Gulia P., Gupta A. «Effect of Sidewalls on Sound Transmission Loss Through Sonic Crystal» Акустический журнал, 64, № 6, с. pp. 665-672 (2018)

Sonic crystals are the periodic arrangements of scatterers embedded in a homogeneous material. Their ability to prevent sound wave to propagate in a particular range of frequency demonstrates their use as potential noise barriers. The sonic crystal considered in this work is an array of PVC cylinders (5×5) in air bounded by acrylic sheets. This paper studies the sound transmission loss in the sonic crystal by changing the location of the sidewalls. The optimized location of sidewalls of the sonic crystal to get wide band gap and high sound transmission loss has been investigated. To increase the transmission loss, a periodic structure having bi-periodicity, i.e., periodicity in two perpendicular directions is introduced. Both computational (Finite Element simulation) and experimental work has been performed to study the sound transmission loss and the band gaps. To bridge the gap between the two results, an improved finite element model has been proposed with an aim to replicate the experimental situation more closely. Generally, in experiments, insertion loss is calculated while numerically transmission loss is computed, and the two are compared. In this paper, a comparison between insertion loss and transmission loss has also been made numerically, which is compared with the experimental results.

Zhang Kang «An Analytical Inverse Approach to Design GRIN Lenses» Акустический журнал, 64, № 6, с. pp. 684-691 (2018)

An analytical inverse method to design lenses of isotropic inhomogeneous refractive index (RI) distribution is presented, where the wave ray propagation is described by the eikonal equation. We show that some particular RI distributions can be obtained by the angles of incidence and emergence when the rays pass through the surfaces of the lenses. This method is applied to design lenses that perfectly focus rays or bend them to arbitrary angles. In addition, gradient refractive index (GRIN) devices are proposed, able to generate self-bending acoustic beams and obtain illusion shadows of arbitrary objects. The ray tracing and finite elements method simulation results indicate the validity of the method. The method may have potential applications in designing acoustic and optic GRIN devices for controlling energy flux, such as medical imaging, therapeutic ultrasound, acoustic levitation, energy isolation, acoustic and optic camouflaging, etc.

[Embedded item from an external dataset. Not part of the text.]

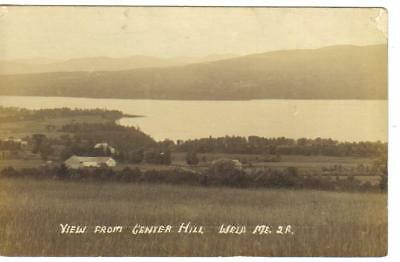 View from Center Hill, Weld, Maine, RPPC, Unused (4774)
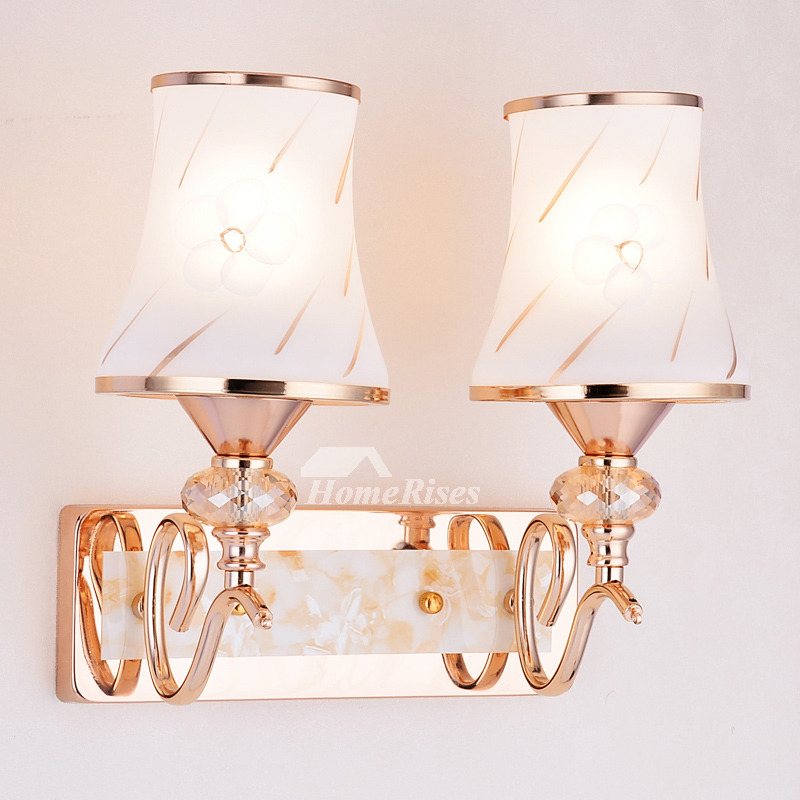 Modern Wall Sconces 2 Light Hardware Glass Pull Chain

Gu Xinzhong, Li Shunming «Convolution Quadrature Time-Domain Boundary Element Method for Two-Dimensional Aeroacoustic Noise Prediction» Акустический журнал, 64, № 6, с. pp. 731-741 (2018)

The computation of a compressible flow for aeroacoustic prediction is a challengeable work insofar as the fluctuation is usually very small in a sound field compared with the flow field. For the low Mach number considered in this study, a discrete vortex method in conjunction with fast multipole time-domain boundary element method is developed and applied to predict far-field sound resulting from a 2D vortex dominated flow. The flow field is simulated employing the classical discrete vortex method. The sound field scattered by solid bodies is determined by using a time-domain boundary element method combined with the convolution quadrature approach, by means of which the convolution integral is approximated by a quadrature formula utilizing a Laplace-domain fundamental solution. In addition, the fast multipole method is applied to improve the computational efficiency. Finally, several examples are presented to check the applicability and accuracy of the method. Numerical results indicate that the noise predicted by the present method agrees well with the experimental results, and the sound pressure levels of the cylinder models have a dipole-like directivity at vortex shedding frequency.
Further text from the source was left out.